Cusini, Alexia*,†; Ledergerber, Bruno*; Widmer, Nicolas; Günthard, Huldrych F.*

JAIDS Journal of Acquired Immune Deficiency Syndromes: October 1st, 2013 - Volume 64 - Issue 2 - p e14–e15
doi: 10.1097/QAI.0b013e3182a82281
Letters to the Editor

*Division of Infectious Diseases and Hospital Epidemiology, University Hospital Zurich, University of Zurich, Zurich, Switzerland

Department of Infectious Diseases, University Hospital Bern, Bern, Switzerland

Division of Clinical Pharmacology, University Hospital Centre and University of Lausanne, Lausanne, Switzerland.

Supported in the framework of the Swiss HIV Cohort Study, by the Swiss National Science Foundation Grants 33CS30-134277 and 3247B0-114006.

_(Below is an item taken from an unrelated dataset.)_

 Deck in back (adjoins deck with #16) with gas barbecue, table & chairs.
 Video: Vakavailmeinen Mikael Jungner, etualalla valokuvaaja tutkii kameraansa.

A. C. has received travel grant and meeting expenses from Abbott, Merck Sharp & Dohme, Bristol Myers Squibb and Gilead. B. L. has been a board member of Janssen Cilag and was paid for consultancy by Gilead. H. F. G. received grants from the Swiss National Science Foundation and has been active as adviser and/or consultant for the following companies: GlaxoSmithKline, ViiV Healthcare, Abbott, Novartis, Boehringer Ingelheim, Roche, Tibotec, and Bristol-Myers Squibb. H. F. G. has received unrestricted research and educational grants from Roche, Abbott, Bristol-Myers Squibb, GlaxoSmithKline, Tibotec, and Merck Sharp & Dohme (all money to H. F. G. went to institution). N. W. has no conflicts of interest to disclose.

To the Editors:

We thank Calcagno et al1 for their thoughtful comments about our article addressing the effectiveness of antiretroviral treatment in suppressing HIV-1 in cerebrospinal fluid (CSF).2 We particularly thank them for pointing out the wrong central nervous system penetration effectiveness (CPE) score of patient 1 in Table 4 that should be 1/7 not 1/6 and that in Table 5, where the median CPE rank 2010 of the treatment regimens with a detectable viral load in CSF should be 6 with a range of 6–7 not with a range of 6–8.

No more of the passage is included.